───── RECORDED DATA
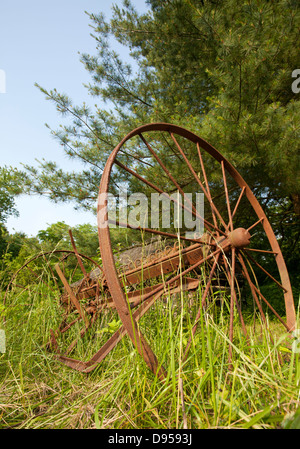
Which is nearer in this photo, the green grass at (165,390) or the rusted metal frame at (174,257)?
the green grass at (165,390)

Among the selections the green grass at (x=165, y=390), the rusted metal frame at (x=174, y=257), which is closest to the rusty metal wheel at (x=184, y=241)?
the rusted metal frame at (x=174, y=257)

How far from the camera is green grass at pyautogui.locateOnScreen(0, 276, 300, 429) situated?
95cm

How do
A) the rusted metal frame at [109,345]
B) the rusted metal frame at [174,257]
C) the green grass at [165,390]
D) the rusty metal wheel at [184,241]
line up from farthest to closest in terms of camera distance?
the rusted metal frame at [174,257] < the rusted metal frame at [109,345] < the rusty metal wheel at [184,241] < the green grass at [165,390]

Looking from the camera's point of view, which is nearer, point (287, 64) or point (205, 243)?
point (205, 243)

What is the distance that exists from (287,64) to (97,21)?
12.1ft

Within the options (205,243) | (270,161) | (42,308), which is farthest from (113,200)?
(205,243)

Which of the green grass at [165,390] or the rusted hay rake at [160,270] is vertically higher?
the rusted hay rake at [160,270]

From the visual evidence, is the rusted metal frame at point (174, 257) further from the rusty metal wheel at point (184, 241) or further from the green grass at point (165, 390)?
the green grass at point (165, 390)

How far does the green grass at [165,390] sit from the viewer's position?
0.95 m


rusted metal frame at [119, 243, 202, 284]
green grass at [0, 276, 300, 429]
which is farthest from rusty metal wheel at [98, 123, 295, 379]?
green grass at [0, 276, 300, 429]

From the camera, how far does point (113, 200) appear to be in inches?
192

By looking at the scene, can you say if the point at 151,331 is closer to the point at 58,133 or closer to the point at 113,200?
the point at 113,200

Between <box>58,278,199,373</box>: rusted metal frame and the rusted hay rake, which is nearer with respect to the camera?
the rusted hay rake

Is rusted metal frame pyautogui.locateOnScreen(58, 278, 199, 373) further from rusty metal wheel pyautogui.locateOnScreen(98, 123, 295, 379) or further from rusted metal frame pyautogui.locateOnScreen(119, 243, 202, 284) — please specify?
rusted metal frame pyautogui.locateOnScreen(119, 243, 202, 284)
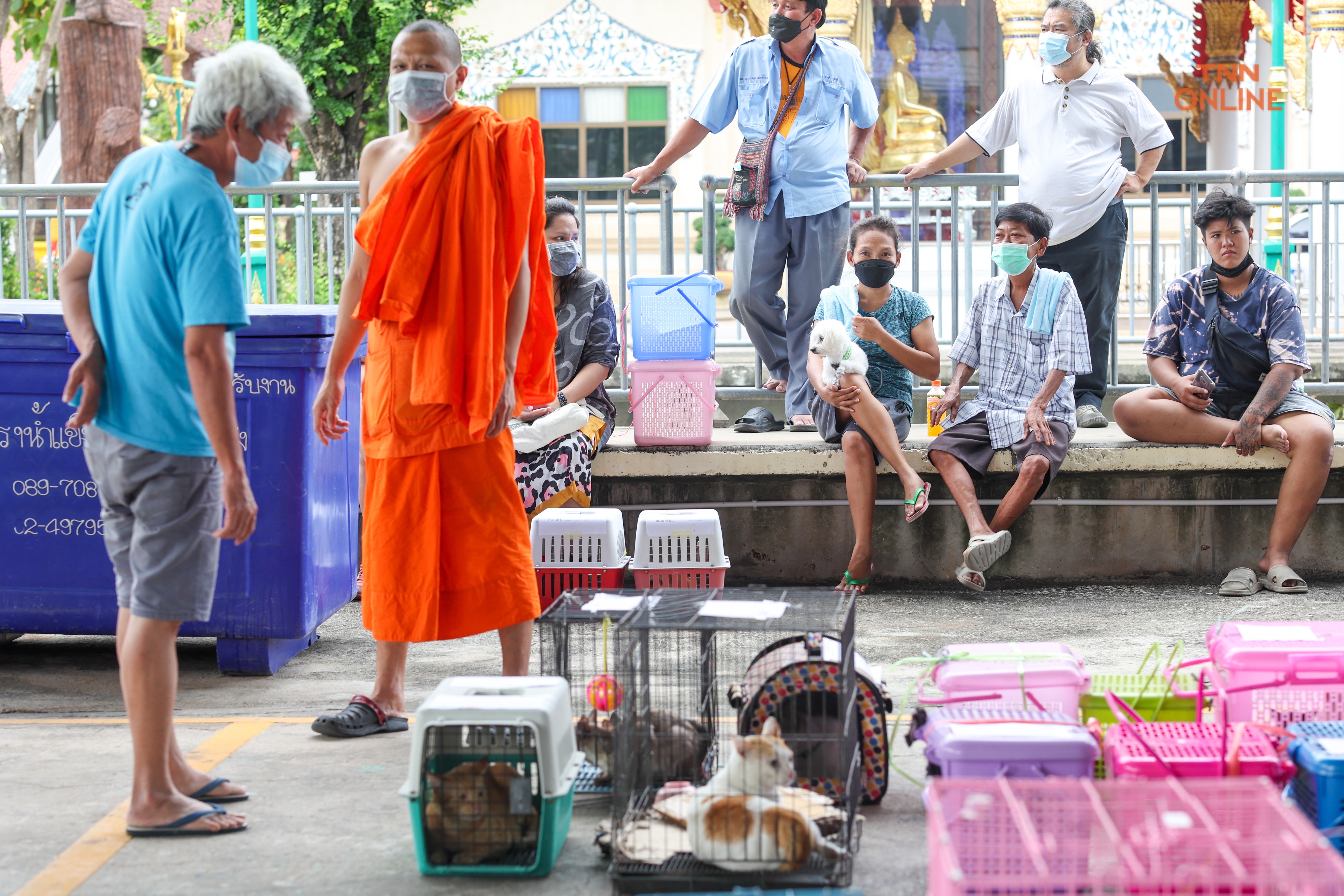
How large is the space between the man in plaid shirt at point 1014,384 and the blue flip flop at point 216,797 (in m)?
3.16

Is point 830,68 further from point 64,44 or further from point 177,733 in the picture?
point 64,44

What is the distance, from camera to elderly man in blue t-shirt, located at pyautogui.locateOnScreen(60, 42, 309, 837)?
2.83 m

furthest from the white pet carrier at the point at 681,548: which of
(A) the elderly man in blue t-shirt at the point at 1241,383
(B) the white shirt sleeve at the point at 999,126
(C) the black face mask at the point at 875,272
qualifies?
(B) the white shirt sleeve at the point at 999,126

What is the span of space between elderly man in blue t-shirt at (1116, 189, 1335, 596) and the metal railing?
0.65 m

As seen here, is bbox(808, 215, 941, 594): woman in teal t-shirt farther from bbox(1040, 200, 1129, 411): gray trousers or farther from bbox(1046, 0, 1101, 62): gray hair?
bbox(1046, 0, 1101, 62): gray hair

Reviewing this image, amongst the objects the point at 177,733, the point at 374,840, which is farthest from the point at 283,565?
the point at 374,840

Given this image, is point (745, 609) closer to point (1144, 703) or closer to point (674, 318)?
point (1144, 703)

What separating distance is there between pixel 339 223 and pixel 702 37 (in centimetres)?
713

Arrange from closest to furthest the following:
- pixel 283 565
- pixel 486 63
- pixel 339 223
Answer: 1. pixel 283 565
2. pixel 339 223
3. pixel 486 63

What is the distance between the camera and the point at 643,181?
6020 millimetres

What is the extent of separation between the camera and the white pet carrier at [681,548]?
4.70m

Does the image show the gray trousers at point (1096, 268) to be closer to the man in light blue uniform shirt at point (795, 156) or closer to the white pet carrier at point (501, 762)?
the man in light blue uniform shirt at point (795, 156)

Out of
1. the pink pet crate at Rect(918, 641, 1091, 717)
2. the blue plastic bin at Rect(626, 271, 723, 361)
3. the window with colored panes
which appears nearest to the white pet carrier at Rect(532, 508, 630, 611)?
the blue plastic bin at Rect(626, 271, 723, 361)

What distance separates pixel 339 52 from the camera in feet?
37.2
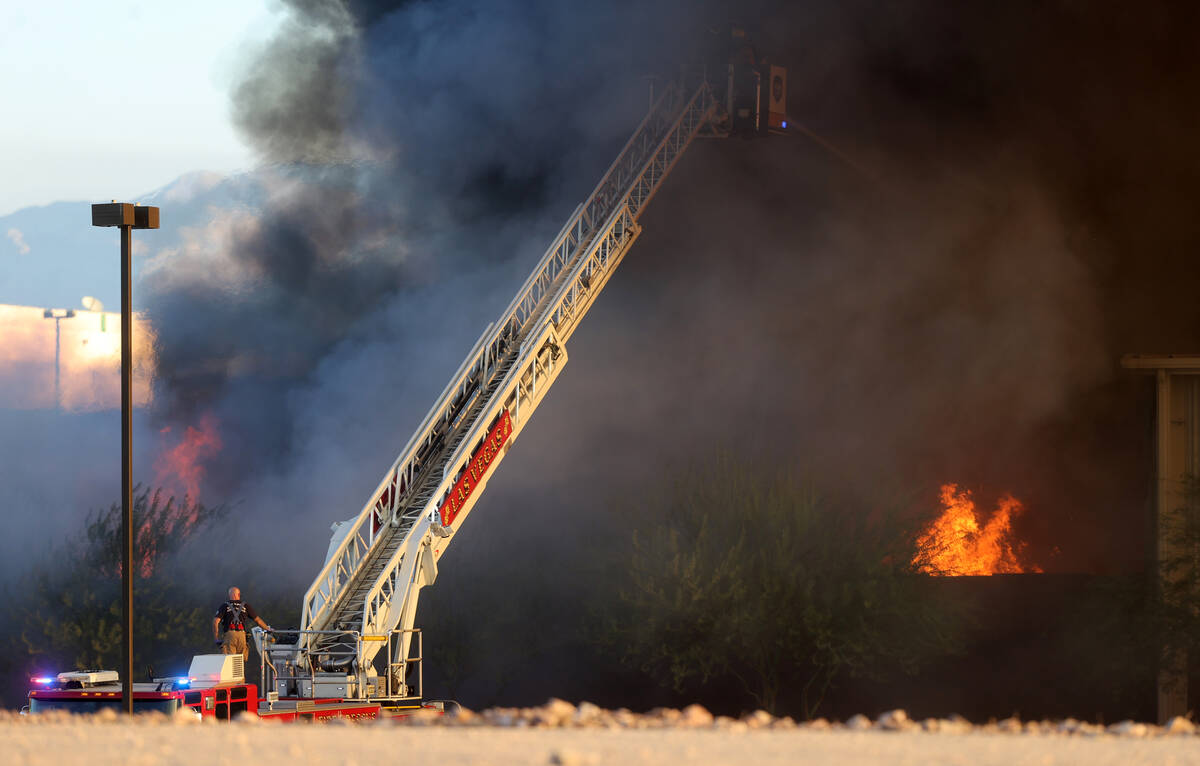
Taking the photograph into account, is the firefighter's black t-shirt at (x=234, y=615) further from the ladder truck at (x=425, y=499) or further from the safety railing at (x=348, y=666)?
the safety railing at (x=348, y=666)

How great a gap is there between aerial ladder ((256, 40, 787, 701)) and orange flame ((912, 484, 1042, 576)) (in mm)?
12452

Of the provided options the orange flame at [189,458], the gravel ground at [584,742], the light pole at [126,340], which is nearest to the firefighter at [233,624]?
the light pole at [126,340]

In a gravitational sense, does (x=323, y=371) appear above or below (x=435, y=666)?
above

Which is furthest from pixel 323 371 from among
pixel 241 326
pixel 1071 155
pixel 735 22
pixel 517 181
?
pixel 1071 155

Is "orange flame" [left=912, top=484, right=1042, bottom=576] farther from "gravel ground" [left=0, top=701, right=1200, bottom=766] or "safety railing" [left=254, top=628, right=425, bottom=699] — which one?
"gravel ground" [left=0, top=701, right=1200, bottom=766]

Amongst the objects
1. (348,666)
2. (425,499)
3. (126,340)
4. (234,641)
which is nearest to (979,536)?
(425,499)

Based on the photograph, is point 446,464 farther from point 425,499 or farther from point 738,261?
point 738,261

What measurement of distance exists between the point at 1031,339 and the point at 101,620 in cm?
2118

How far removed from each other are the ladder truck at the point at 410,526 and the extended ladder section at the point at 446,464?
0.07ft

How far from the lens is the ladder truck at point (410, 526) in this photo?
17.7m

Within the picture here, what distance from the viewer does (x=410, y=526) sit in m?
21.8

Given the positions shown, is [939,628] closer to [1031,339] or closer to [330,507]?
[1031,339]

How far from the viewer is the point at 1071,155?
36.7 m

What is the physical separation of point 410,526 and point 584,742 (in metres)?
12.2
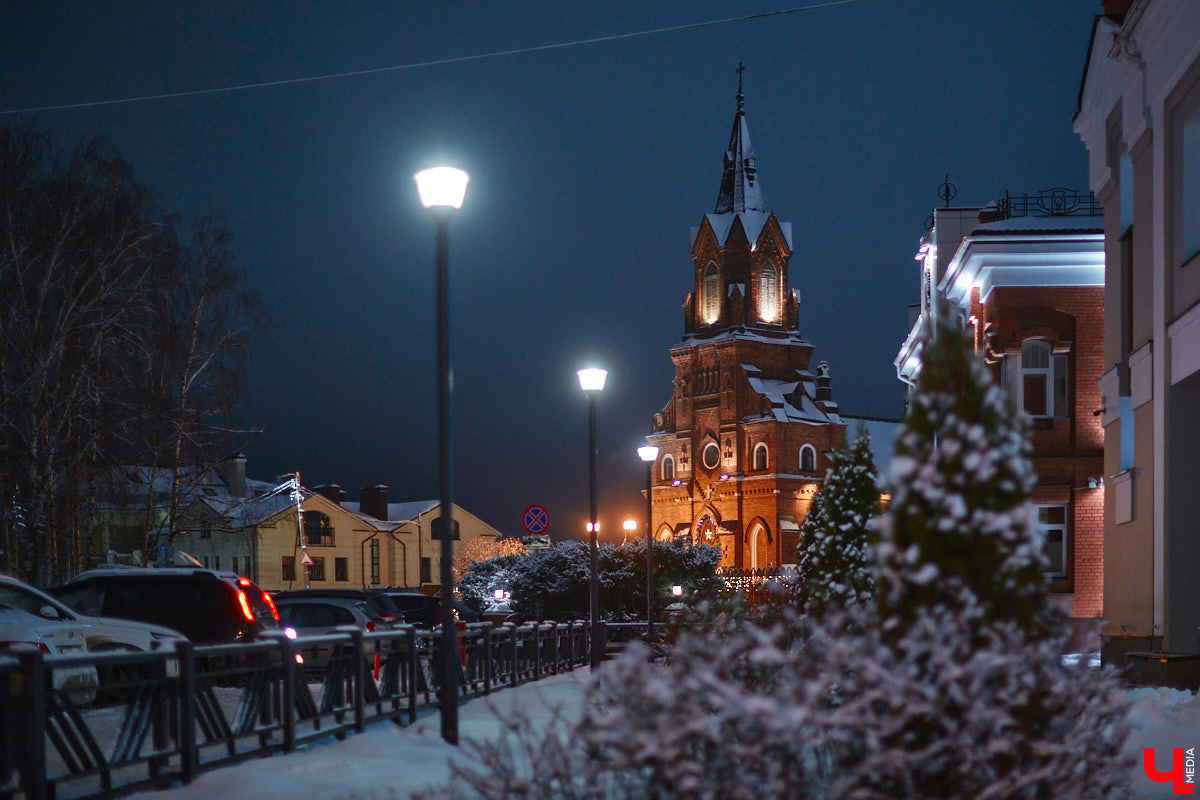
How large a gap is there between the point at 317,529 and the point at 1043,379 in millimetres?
63979

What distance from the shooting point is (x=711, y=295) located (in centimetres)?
10350

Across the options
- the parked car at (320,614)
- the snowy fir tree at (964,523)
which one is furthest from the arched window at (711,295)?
the snowy fir tree at (964,523)

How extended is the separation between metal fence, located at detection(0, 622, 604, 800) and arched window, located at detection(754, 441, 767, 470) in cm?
8533

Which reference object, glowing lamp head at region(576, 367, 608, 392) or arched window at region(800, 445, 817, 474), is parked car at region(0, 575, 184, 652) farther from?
arched window at region(800, 445, 817, 474)

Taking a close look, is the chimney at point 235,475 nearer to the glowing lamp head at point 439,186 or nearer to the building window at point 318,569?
the building window at point 318,569

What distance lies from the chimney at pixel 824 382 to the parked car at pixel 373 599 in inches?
3414

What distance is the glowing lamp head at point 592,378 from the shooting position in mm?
20109

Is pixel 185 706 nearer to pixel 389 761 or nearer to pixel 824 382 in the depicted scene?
pixel 389 761

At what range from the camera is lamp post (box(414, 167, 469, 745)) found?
10.9 meters

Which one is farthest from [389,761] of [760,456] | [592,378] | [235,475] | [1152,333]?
[760,456]

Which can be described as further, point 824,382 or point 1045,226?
point 824,382

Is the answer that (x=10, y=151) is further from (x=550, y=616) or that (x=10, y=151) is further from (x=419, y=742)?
(x=419, y=742)

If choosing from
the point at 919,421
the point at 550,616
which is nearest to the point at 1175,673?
the point at 919,421

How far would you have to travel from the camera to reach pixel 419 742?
34.1 ft
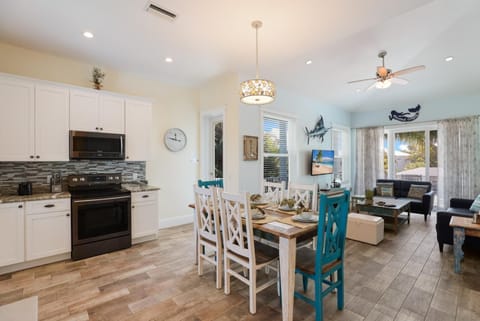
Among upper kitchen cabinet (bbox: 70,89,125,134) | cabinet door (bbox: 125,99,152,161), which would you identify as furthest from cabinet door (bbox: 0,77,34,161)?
cabinet door (bbox: 125,99,152,161)

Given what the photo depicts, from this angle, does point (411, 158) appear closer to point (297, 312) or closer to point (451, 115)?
point (451, 115)

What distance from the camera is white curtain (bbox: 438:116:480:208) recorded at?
17.5 feet

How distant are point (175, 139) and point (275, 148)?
7.28 feet

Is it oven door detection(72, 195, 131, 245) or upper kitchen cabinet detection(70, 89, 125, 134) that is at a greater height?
upper kitchen cabinet detection(70, 89, 125, 134)

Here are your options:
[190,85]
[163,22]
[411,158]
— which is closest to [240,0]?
[163,22]

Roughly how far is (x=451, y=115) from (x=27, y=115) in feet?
28.2

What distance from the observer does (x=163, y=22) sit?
2.77 meters

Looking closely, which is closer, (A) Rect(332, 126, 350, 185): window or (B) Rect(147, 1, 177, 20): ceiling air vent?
(B) Rect(147, 1, 177, 20): ceiling air vent

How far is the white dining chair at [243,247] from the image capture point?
81.8 inches

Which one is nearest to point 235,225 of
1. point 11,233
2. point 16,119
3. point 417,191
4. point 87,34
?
Answer: point 11,233

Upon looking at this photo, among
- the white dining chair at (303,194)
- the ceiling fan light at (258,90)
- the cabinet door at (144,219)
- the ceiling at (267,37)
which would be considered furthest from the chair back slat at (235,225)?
the ceiling at (267,37)

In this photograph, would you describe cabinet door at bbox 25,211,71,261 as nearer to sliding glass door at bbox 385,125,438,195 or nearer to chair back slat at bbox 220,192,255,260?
chair back slat at bbox 220,192,255,260

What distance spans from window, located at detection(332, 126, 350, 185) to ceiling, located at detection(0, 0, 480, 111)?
2.26m

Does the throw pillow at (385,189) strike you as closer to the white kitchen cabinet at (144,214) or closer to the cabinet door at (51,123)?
the white kitchen cabinet at (144,214)
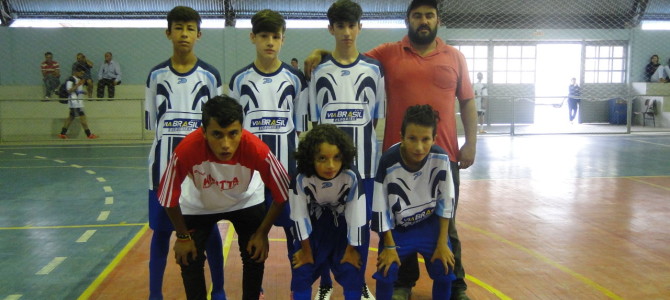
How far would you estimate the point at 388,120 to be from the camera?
10.4 ft

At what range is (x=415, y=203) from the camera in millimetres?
2879

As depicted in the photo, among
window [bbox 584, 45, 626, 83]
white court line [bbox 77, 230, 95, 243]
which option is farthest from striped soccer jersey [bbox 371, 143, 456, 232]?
window [bbox 584, 45, 626, 83]

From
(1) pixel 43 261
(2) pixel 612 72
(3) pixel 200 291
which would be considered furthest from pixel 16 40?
(2) pixel 612 72

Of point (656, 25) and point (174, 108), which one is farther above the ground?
point (656, 25)

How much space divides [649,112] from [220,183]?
17.3 m

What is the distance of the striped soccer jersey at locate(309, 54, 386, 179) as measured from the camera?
3.09 metres

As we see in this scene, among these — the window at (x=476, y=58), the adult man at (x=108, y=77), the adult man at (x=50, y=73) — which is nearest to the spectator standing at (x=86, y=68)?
the adult man at (x=108, y=77)

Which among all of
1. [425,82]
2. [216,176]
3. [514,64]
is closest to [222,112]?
[216,176]

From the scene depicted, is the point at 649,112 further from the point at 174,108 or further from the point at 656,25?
the point at 174,108

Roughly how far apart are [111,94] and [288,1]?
5.69 meters

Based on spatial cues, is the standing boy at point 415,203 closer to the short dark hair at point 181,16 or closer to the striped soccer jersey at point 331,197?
the striped soccer jersey at point 331,197

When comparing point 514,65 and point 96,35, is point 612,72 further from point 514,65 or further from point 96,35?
point 96,35

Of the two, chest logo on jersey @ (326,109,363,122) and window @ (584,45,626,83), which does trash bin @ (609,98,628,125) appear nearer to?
window @ (584,45,626,83)

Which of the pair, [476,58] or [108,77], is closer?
[108,77]
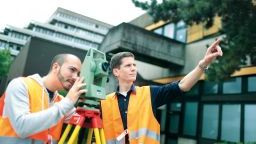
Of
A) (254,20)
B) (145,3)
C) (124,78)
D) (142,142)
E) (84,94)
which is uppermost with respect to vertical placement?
(145,3)

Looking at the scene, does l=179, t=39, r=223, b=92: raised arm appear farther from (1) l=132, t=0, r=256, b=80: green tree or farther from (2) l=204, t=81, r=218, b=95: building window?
(2) l=204, t=81, r=218, b=95: building window

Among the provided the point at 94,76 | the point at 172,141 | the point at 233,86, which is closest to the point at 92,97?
the point at 94,76

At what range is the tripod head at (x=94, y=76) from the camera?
6.33 ft

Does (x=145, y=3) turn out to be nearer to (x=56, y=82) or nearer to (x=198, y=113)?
(x=198, y=113)

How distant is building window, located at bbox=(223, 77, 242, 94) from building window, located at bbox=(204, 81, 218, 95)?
1.30 feet

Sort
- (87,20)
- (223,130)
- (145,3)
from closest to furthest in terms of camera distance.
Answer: (145,3) < (223,130) < (87,20)

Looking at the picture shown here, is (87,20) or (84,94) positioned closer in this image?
(84,94)

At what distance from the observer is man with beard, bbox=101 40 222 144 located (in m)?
2.18

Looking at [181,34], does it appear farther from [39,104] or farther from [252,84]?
[39,104]

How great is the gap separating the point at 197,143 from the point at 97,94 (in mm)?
9302

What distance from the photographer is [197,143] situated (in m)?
10.6

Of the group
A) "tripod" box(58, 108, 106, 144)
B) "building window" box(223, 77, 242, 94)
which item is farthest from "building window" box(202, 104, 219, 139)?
──────────
Using the material above, reproduce exactly the line that contains "Looking at the picture" and all lines after it through the last one, and only those.

Looking at the picture shown here, is (87,20) or (84,94) positioned closer in this image?
(84,94)

At what distance from the observer is man with beard, bbox=101 40 222 144 located (in m)?
2.18

Looking at [181,34], does it appear farther from [39,104] or farther from [252,84]?
[39,104]

How great is the gap separating the point at 197,143 from the point at 97,94 (in mm)?
9302

What distance from the photographer is [197,143] situated (in m)?
10.6

Of the group
A) "tripod" box(58, 108, 106, 144)
B) "building window" box(223, 77, 242, 94)
which item is farthest from "building window" box(202, 104, 219, 139)?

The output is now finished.